**INSTRUCTIONS FOR THE TASK:**
Where a record contains a picture, omit it; otherwise reproduce the listing exactly.

+ + + + + + +

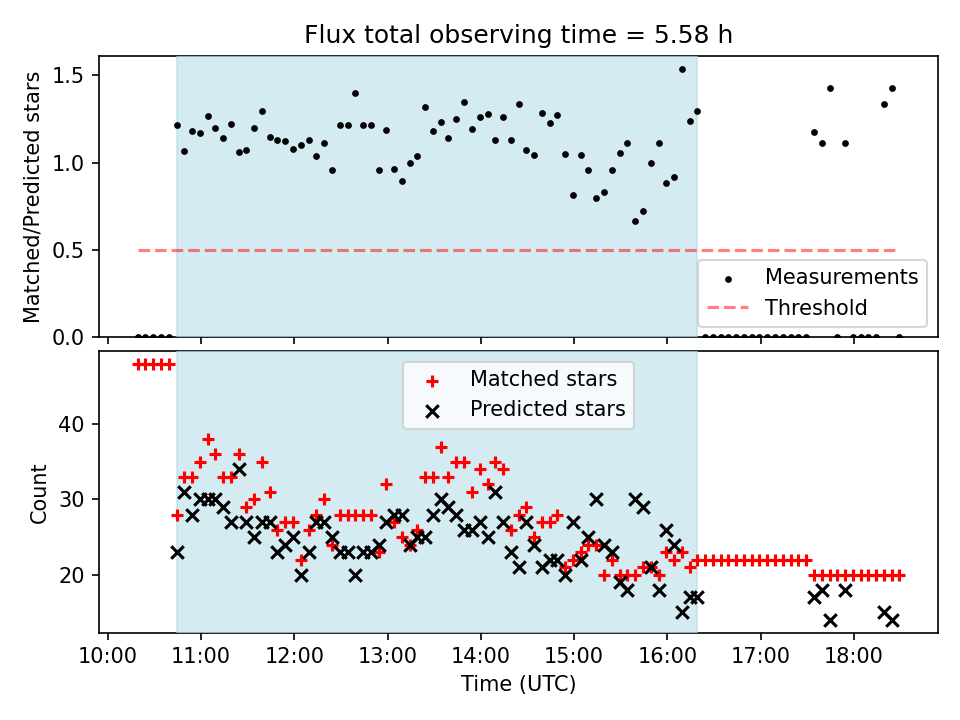 Flux total observing time = 5.58 h

Matched/Predicted stars

1.5
1.0
0.5
0.0

Measurements
Threshold

Matched stars
Predicted stars

Count

40
30
20

10:00
11:00
12:00
13:00
14:00
15:00
16:00
17:00
18:00

Time (UTC)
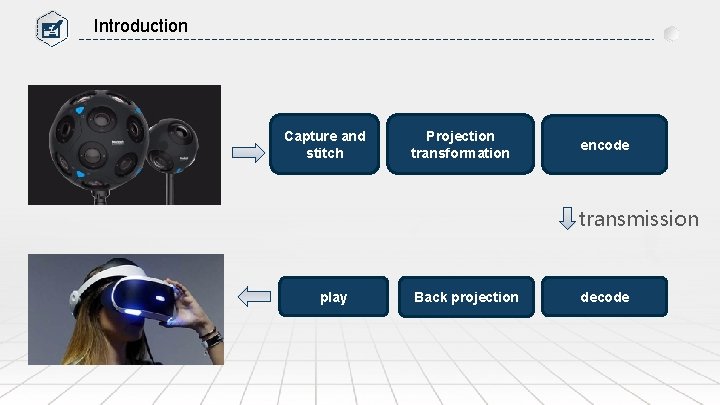 Introduction

Capture and stitch

Projection transformation

encode

transmission

play

Back projection

decode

+ + + + + + +

**EXPECTED ANSWER:**
 Flux total observing time = 5.58 h

Matched/Predicted stars

1.5
1.0
0.5
0.0

Measurements
Threshold

Matched stars
Predicted stars

Count

40
30
20

10:00
11:00
12:00
13:00
14:00
15:00
16:00
17:00
18:00

Time (UTC)
 Introduction

Capture and stitch

Projection transformation

encode

transmission

play

Back projection

decode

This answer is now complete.